Книга Державы для… - Юрий Иванович Федоров
Шрифт:
Интервал:
Закладка:
Байдара шла бойко. Мужики вовсю налегали на весла. Поняли, видать, что к чему.
— Правее, правее бери, — скомандовал Измайлов, угадывая на берегу огни фортины. Поближе хотел подойти, с тем чтобы по берегу зря не мотаться, глаза не мозолить никому.
«А и вправду, — думал, — хорошо, Наталья Алексеевна распорядилась. Мужики животы клали из-за этих-то мехов, а тут нагрянут черти…»
Наталья Алексеевна тоже в огни всматривалась, к борту привалившись. Ноги у нее вдруг отчего-то ослабли, голова закружилась.
Огни, пробиваясь сквозь дымку, дрожали на воде, текли змеящимися струями. «Знобко что-то мне, — думала, — нехорошо. Уж не заболела ли? Вот бы некстати совсем».
Откачнулась от борта, и словно шевельнулось у нее что-то внизу живота, а огни на воде вдруг качнулись в сторону и вспыхнули ярко.
Наталья Алексеевна нащупала на палубе бухту каната и опустилась тяжело. «Что это со мной? — мелькнуло в голове. И пронзила мысль: — Дитятко будет у меня, дитятко. — Холодным потом облило ее: — Дитятко, а Гриши-то нет. Как я одна-то буду?»
За бортом плеснуло. Голос раздался:
— Эй, на галиоте!
Это был Измайлов.
Наталья Алексеевна подняться было хотела навстречу капитану, но сил не хватило.

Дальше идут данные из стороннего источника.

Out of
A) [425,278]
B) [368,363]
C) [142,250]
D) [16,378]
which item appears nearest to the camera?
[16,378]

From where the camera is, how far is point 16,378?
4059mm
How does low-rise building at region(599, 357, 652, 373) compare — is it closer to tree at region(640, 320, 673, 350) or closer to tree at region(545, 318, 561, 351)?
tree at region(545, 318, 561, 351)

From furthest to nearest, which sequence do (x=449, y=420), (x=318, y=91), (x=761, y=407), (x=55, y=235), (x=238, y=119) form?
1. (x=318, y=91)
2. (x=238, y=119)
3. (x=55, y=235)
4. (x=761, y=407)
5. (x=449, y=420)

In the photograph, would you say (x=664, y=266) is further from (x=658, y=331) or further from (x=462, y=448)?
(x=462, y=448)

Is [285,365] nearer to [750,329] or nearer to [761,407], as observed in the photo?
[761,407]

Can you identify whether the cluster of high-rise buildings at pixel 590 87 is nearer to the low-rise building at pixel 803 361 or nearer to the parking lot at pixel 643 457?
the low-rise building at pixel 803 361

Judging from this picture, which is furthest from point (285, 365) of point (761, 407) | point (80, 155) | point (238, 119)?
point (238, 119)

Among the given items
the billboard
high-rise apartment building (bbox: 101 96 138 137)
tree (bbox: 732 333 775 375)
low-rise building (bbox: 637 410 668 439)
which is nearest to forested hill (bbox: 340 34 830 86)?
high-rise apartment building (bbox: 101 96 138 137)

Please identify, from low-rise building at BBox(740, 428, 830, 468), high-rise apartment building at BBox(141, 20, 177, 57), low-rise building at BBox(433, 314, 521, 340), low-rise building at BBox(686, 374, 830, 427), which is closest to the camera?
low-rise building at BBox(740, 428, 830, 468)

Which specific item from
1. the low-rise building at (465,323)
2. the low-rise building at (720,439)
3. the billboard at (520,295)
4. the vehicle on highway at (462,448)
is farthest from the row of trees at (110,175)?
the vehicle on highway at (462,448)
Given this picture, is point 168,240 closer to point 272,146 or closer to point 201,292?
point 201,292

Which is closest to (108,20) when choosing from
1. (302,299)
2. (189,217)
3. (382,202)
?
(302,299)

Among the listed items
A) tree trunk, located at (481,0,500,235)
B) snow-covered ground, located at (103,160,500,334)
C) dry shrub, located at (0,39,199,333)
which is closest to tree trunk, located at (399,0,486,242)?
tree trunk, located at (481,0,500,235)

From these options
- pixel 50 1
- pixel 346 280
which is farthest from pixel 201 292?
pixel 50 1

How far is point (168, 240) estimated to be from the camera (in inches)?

Измайлов подошел из темноты, склонился озабоченно:
— Что с тобой, матушка?
— Голова что-то закружилась, — ответила она и, оперевшись на его руку, поднялась.
— А я уж испугался, — заметно обрадовался капитан, — не дай бог хворь какая. Мне ведь за тебя перед Григорием Ивановичем ответ держать.
Веселый вернулся с берега Измайлов.
— Народец подсобрал, — сказал он, — мигом сейчас управимся. — Крикнул в темноту, за борт: — Концы заводите, братцы!
Через час галиот стал у причала, напротив шелиховских пакгаузов. С судна на причал бросили два трапа, и мужики забегали в свете факелов. Вдруг объявился портовый солдат. Стал спрашивать, что да кто? Но Измайлов на него пузом обширным поднапер:
— Шторма, шторма боюсь, служивый. Видишь? — махнул рукой на небо. — Знаки плохие, ежели взять в учет науку навигацию.
Солдат поднял лицо, вглядываясь в темноту ночную. Небо, как назло, звездным было. Ни облачка, ни тучки. Месяц ясный, звезды горят одна к одной, как начищенные. Все обещало — дураку ясно — вёдро на завтра. Но слова мудрые «наука» да «навигация» солдата смутили. «Кто его разберет, — подумал, — может, и вправду что-нибудь там указывает».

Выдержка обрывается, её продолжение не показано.